P.B.: Credo sia impossibile scrivere solo per se stessi: io ho sempre chiaro che quello che scrivo sarà letto da qualcuno, magari anche solo da pochissimi. Credo che ogni testo debba essere condiviso, letto: non si può chiedere a un Autore di scrivere solo per se stesso, sarebbe un’ingiustizia, una forma di crudeltà (che però viene purtroppo spesso inflitta agli scrittori esordienti per cercare di scoraggiarli). Nonostante questo, non mi faccio condizionare: cerco di non “torturare” il lettore, ma cerco anche di non snaturami per compiacere il pubblico.

G.: Hai esordito con la Poesia e in questo libro la Poesia ritorna come una sorta di contrappunto: penso alla musica perché nei tuoi libri ci sono tanta arte, tanti bei posti da vedere e, appunto, tanta musica. Ho anche pensato che prima tu abbia scritto le poesie e poi le abbia circondate di prosa. Perché hai voluto mettere queste liriche?

P.B.: Non ricordo la genesi: ho scritto man mano sia le gouaches sia i racconti.

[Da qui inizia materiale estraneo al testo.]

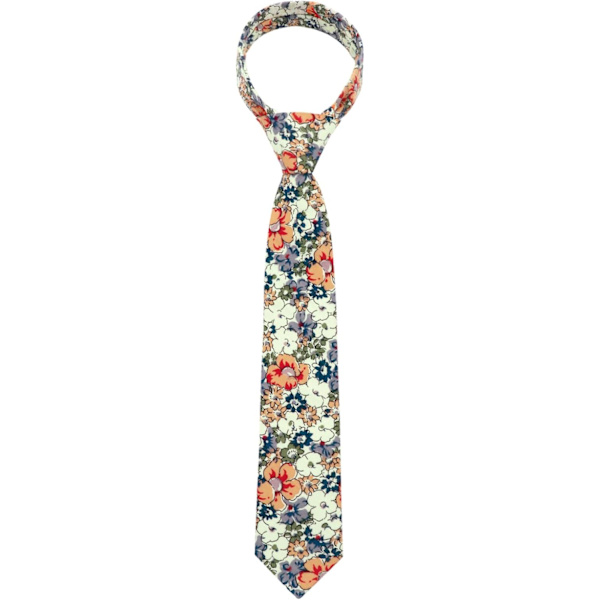Blomstrede slips til drenge, bomuldsslips til drenge/piger, slips til børnebryllup, dimission, skoleuniformer 5 - Floral 5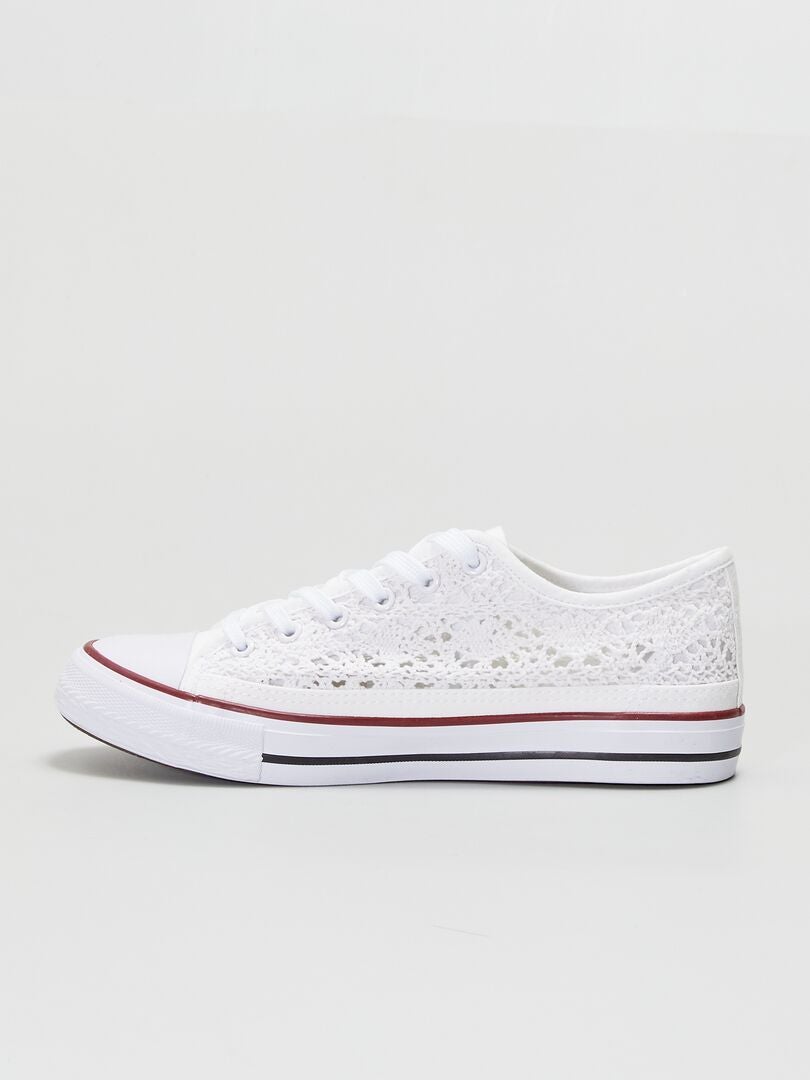 Lage sneakers van macramé canvas - wit
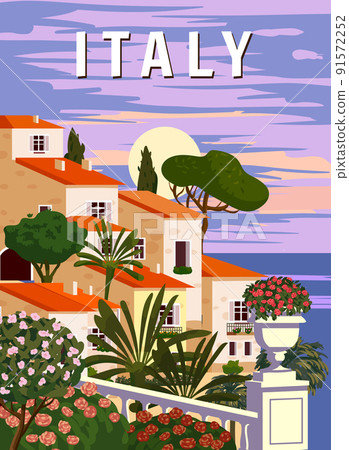 Retro Poster Italy, mediterranean romantic landscape, mountains, seaside town, sailboat, sea. Retro travel poster 91572252
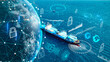 © Yellow Boat - Future Supply Chain cyber security container smart port. Ocean Carriers, Freight marine cargo ship AI technology logistics tracking digital automation freight networks. Big Data risk mitigation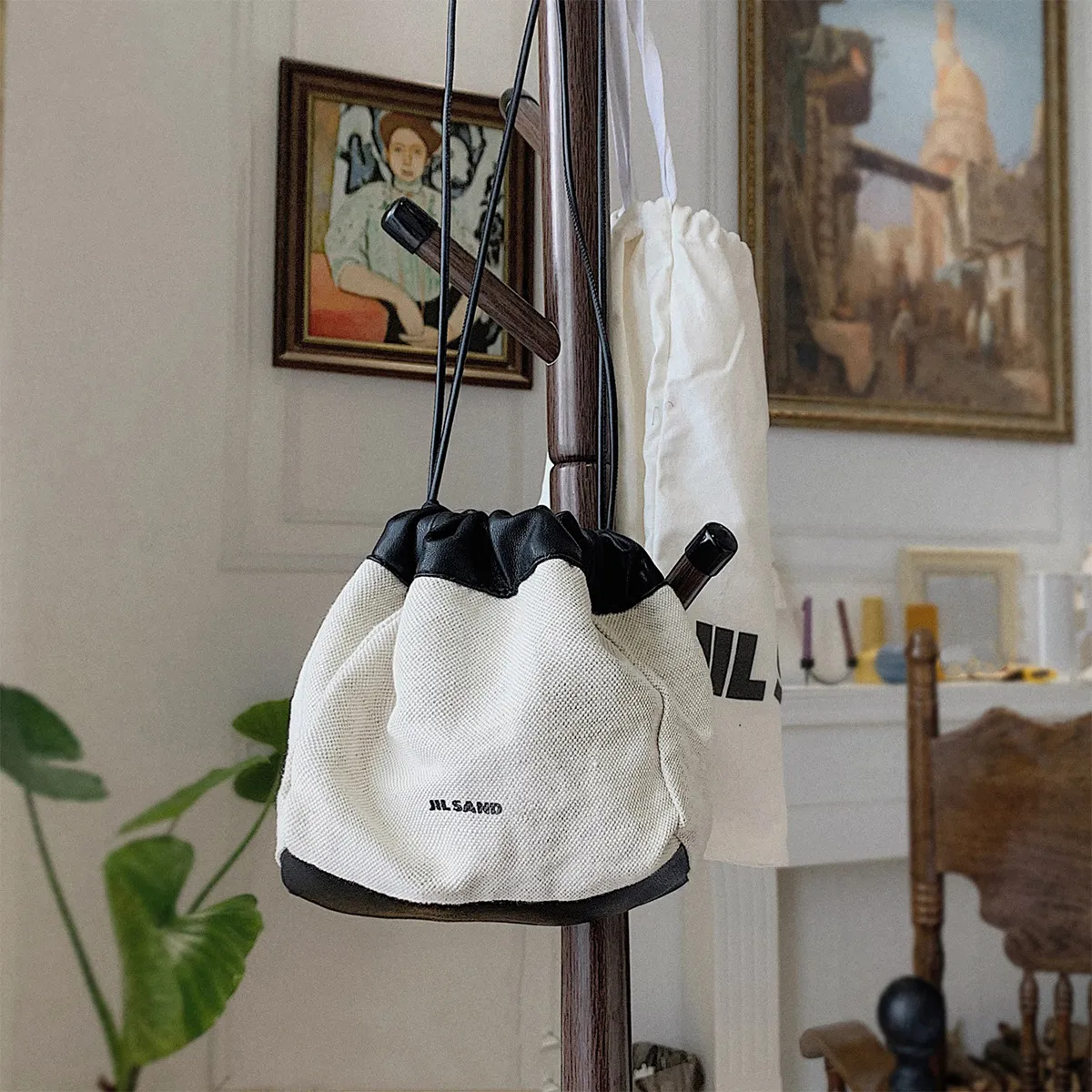 Sac à boulettes en toile, sacs seau de Niche, sacs à main rétro à bandoulière avec cordon de serrage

Nelle gouaches ci sono io, decisamente: sono ricordi non abbastanza lunghi da meritare un intero racconto, sono epifanie, oppure ricordi d’infanzia che però non mi abbandonano e quindi valeva la pena farli riaffiorare e dar loro una forma.

G.: Acquerello; trasparenza; colore tirato, anzi, in alcuni punti tiratissimo; in qualche punto molto scuro, in altri più chiaro: alla fine, così è la Poesia. Per chi non abbia mai scritto una poesia degna di tal nome, è difficile riuscirci e un poeta vero sa che la Poesia è più difficile della prosa. E’ così anche per una scrittrice?

P.B.: No, non oso dire che ho scritto delle poesie, anche perché la Poesia ha le sue regole, mentre questi miei sono gesti liberi… Mi piace molto leggerla, la Poesia, perché apre la mente anche dal punto di vista del linguaggio; le parole hanno mille significati, si scopre la metafora, e quindi è molto interessante. Scriverla? Non lo so: forse, più che poesie, ho scritto qualcosa di simile alla Poesia, ecco.

G.: Se la domanda non è troppo personale, che rapporti hai, in questo momento, con la Musa ispiratrice?

P.B.: La Musa è presente e, anzi, è abbastanza invadente, è antipatica: cerco di metterla a tacere, perché attraverso momenti in cui mi dico: “Basta! Finisco qua: questo è il mio ultimo libro”… Però l’ispirazione c’è sempre: chi scrive scrive sempre, in qualunque momento; a volte, senza nemmeno volerlo, mi dico che quella sarebbe una frase giusta per un certo personaggio… Avrei molta voglia di tornare al romanzo, ma voglio approfondire alcune riflessioni con me stessa prima di imbarcarmi in una nuova esperienza di quel tipo. Però la voglia sicuramente c’è.

G.: Meno male: allora aspettiamo il tuo prossimo libro.